Mungkin seperti itu relasi yang dekat antara aku dan setan dalam diriku.
Boleh jadi
aku tak mengenal setan-setan diluar sana. Terserah seperti apa cara mereka
dalam menggoda otak manusia. Aku hanya bicara soal sekompeni setan yang
bersarang dalam liang hatiku.
Kadang,
setan menjebakku dengan cara yang seolah-olah mengarahkanku pada kebaikan. Padahal..
ada sombong yang terselip didalamnya.
Hal yang
seperti itu bagiku sangatlah sepele, padahal dalam agama yang begitu tegas
batas hitam dan putihnya sama sekali tidak mentolerir se-sepele apapun
kesalahan. Hitam ya hitam. Putih ya putih. Belum ada sejarahnya tiba-tiba agama
menghalalkan yang haram. Pun sebaliknya. Tuhan begitu tegas soal yang satu ini.
Namun
setan, dengan segala tipu dayanya terlalu sering berhasil membuat aku
membolak-balik hitam menjadi putih, putih menjadi hitam, adapun hitamku semakin
suram jadinya dengan sedikit sentuhan si setan itu tadi.
Sudah saatnya
aku berkenalan dengan setan ini (baca: dengan aku sendiri). Tak pernah bosan
Tuhan berteriak lantang tentang kompensasi bagi setiap buih perbuatan yang
telah aku lakukan. Adapun janji-Nya adalah surga bagi si putih, dan neraka bagi
si hitam.
Jelaslah
setan menggodaku terus-menerus.

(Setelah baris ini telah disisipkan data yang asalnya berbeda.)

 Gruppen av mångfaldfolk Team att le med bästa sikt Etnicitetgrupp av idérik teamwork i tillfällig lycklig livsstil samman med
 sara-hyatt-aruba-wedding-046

Mereka ingin aku temani di neraka sana, mengingat
Tuhan menciptakan mereka dengan jumalah yang terbatas jika dibandingkan dengan
manusia. Mereka hanya tak ingin kesepian. Mungkin seperti itu. Maaf jika
pemahamanku kurang tepat dibagian ini.
Sedemikian
jelas janji Tuhan kepadaku. Lantas apa yang aku tunggu?
Setan masih
ada dalam diriku. Akupun masih belum bisa memisahkan aku dengan sisi setanku.
Kembali mencuat
pertanyaan dalam benakku, untuk Tuhan pastinya, ”mengapa KAU ciptakan aku
dengan dua wajah HITAM dan PUTIHku jika KAU hanya ingin agar aku mengikuti
perintah-MU, untuk kemudian mendapatkan janji surga yang KAU tawarkan untukku?”
Dari sini
mungkin dapat kusimpulkan, bahwa hidup di dunia ini adalah untuk berjuang. Bukan,
bukan berjuang melawan setan, tapi ini tentang perjuangan melawan DIRI SENDIRI,
dan sekompeni SETAN yang selalu ada dibelakang aku, kita, yang selalu
bersemangat untuk mengajak kita ke neraka.
Hidup ini
lucu.
Agama ini
lucu.
Tuhan....
entahlah, rahasia-Mu selalu memunculkan pertanyaan baru dalam benakku.
Selalu begitu.
Malang, 9
agustus 2012
Good. :)
ReplyDeletekadang kita perlu berterimakasih pada setan (baca: nama sebenarnya), karena darinya kita banyak belajar :)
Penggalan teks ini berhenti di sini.